Elizabeth McCoy is a California attorney who will be speaking at our upcoming two-day Empowering Autism conference in Orange County, CA on June 27-28, 2014. Some of the information in this article may be specific to California.

by Elizabeth C. McCoy, Esq.

After your death, would you like to save your family substantial amounts of money? This article will explain living trusts, guardianships, special needs trusts, and conservatorships, and how some documents set up now could, after your death, potentially save your minor child with Autism much anguish, and your family substantial amounts of money in federal estate taxes, court fees, and attorney costs.

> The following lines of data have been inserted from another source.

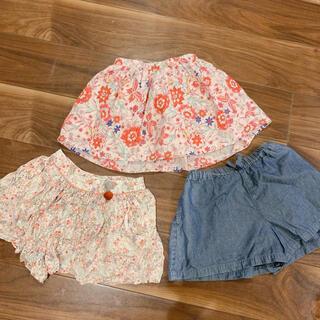 ザラキッズ(ZARA KIDS)のショートパンツ、スカート 3点セット(スカート)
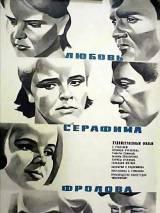 """Постер к фильму """"Любовь Серафима Фролова"""""""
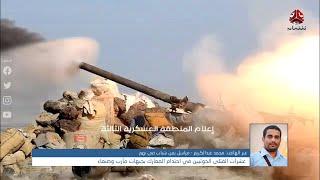 عشرات القتلى الحوثيين في احتدام المعارك بجبهات مأرب وصنعاء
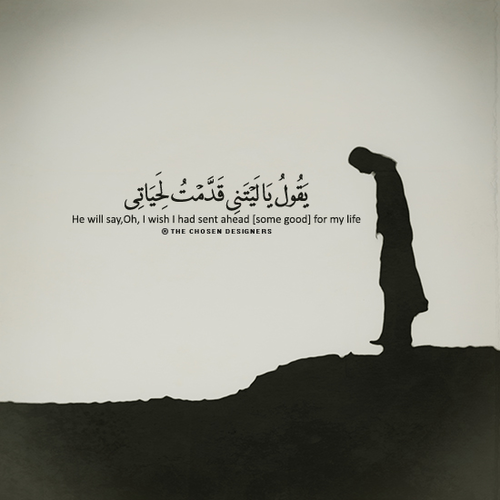 احلى صور اسلامية حديثة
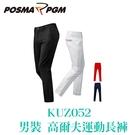 POSMA PGM 男裝 長褲 運動 高爾夫 修身 高彈性 防水 柔軟 舒適 白 KUZ052WHT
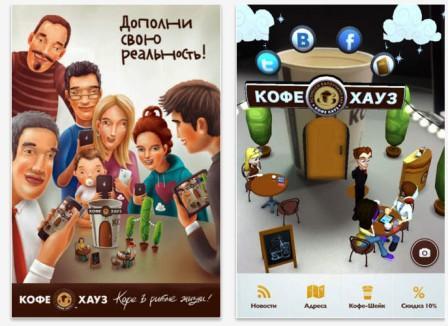 приложение для iPad  kofe hauz
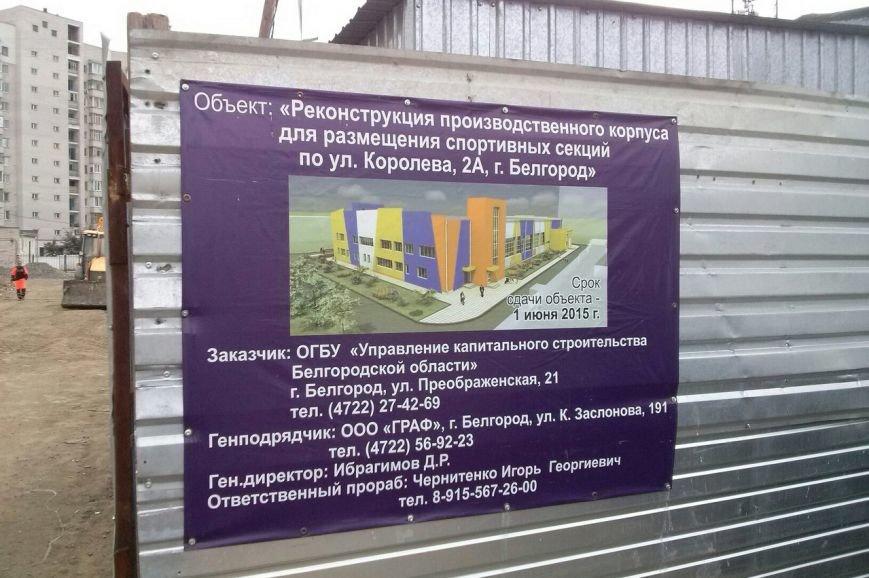 На территории белгородского завода «Электроконтакт» построили спортивный комплекс, фото-1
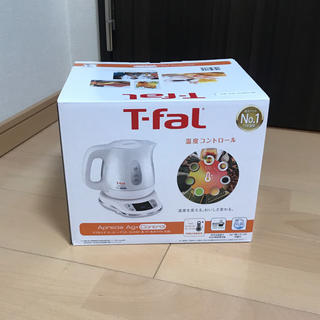 T-fal - 新品未開封 ティファール ケトル 温度コントロール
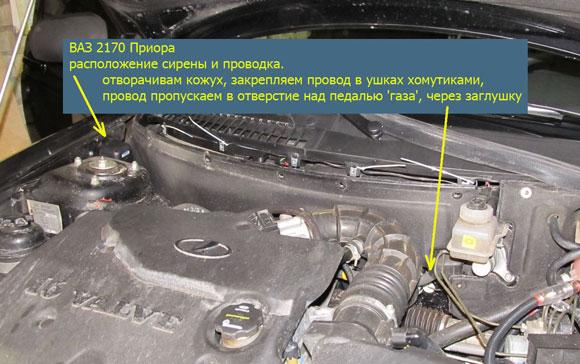 электричек где находится номер двигателя у лада приора торговые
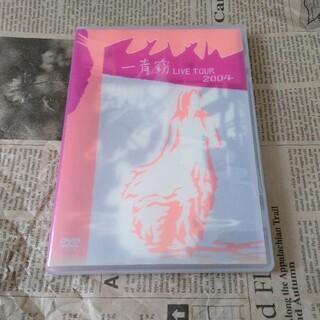 コロンビア(Columbia)の一青窈 LIVE TOUR 2004~てとしゃん~ DVD(ミュージック)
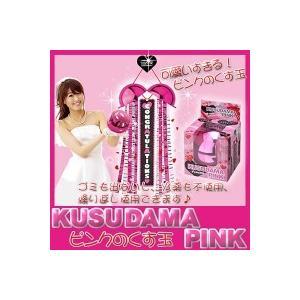 ピンクのくすだま(くす玉)|sutekihiroba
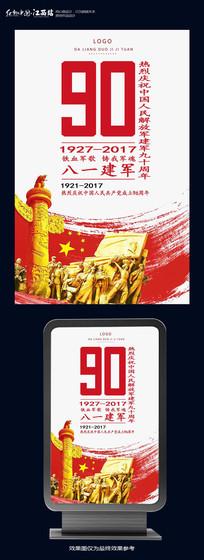 八一建军节节日宣传海报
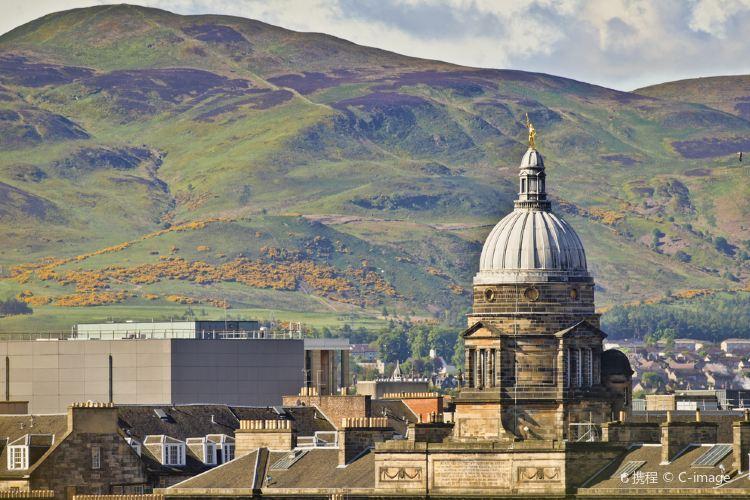 University of Edinburgh2
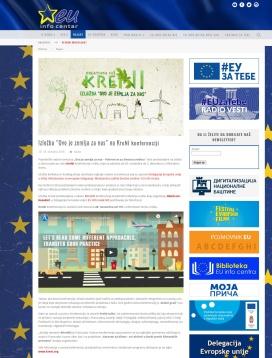 2611 - euinfo.rs - Izlozba Ovo je zemlja za nas na KreNI konferenciji
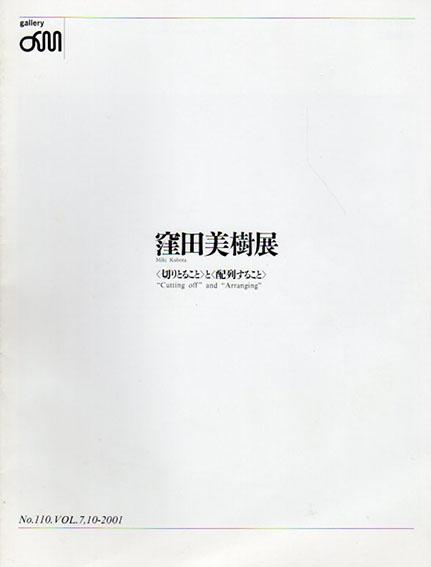 窪田美樹展 <切りとること>と<配列すること>/Miki Kubota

Most parents agree that one of the most important things we can do after our children are born is to set up a plan for our children in the event of our deaths. A plan for parents’ children and assets is called an “estate plan.” Estate plans for parents who have a child with Autism include consideration of living trusts, guardianships, special needs trusts and conservatorships. While it is important that parents have a basic understanding of these four topics, it is imperative that parents also understand that the four topics are all interrelated, some preclude the need for others, and some can save substantial assets that could be reserved for your child with Autism instead.

First, what happens to the assets we acquire if we die without having set up an estate plan ourselves? At the time of death, if a single person or surviving spouse dies without an estate plan in place and has one hundred thousand dollars or more in countable assets in his or her own name, (assets not counted include, but are not limited to, life insurance proceeds, retirement plans and vehicles,) his or her estate must go to probate court.

Probate court is a time-consuming and expensive process. Probating an average estate takes one to three years, and the costs can be substantial, as probate fees and costs are based on the gross value of a person’s estate rather than the net value. In other words, if you own a home worth $800,000 and have a $350,000 mortgage against it, the court won’t subtract the outstanding mortgage first to find the net value of your asset. Instead, the court will assess probate fees and costs based on the entire $800,000 gross value of the home. In California, the fees are roughly 4.5% of the gross value of the assets. As a result, an $800,000 gross value home alone costs about $38,000 to probate, all money that could have been reserved for your child with Autism instead.

To avoid probate, parents set up a living trust. Most married couples will usually opt for an AB living trust, which in addition to saving the costs of probate, can also effectively double the federal estate tax exemption for the married couple. The cost of setting up a living trust is typically a drop in the bucket compared to the cost of probate, or the federal estate taxes that a married couple can avoid. As a result, a living trust is usually central to a parent’s estate plan.

Can you die without an estate plan? You might be surprised to learn that the answer is ‘no’. If you don’t set up an estate plan during your lifetime, the state has one already written for you. That’s what the Probate Court and state laws of succession provide. The problem, then, is not just that probate is expensive, it also means the state, through a court, rather than you, decides who takes all your assets, and also, who has guardianship over your minor child.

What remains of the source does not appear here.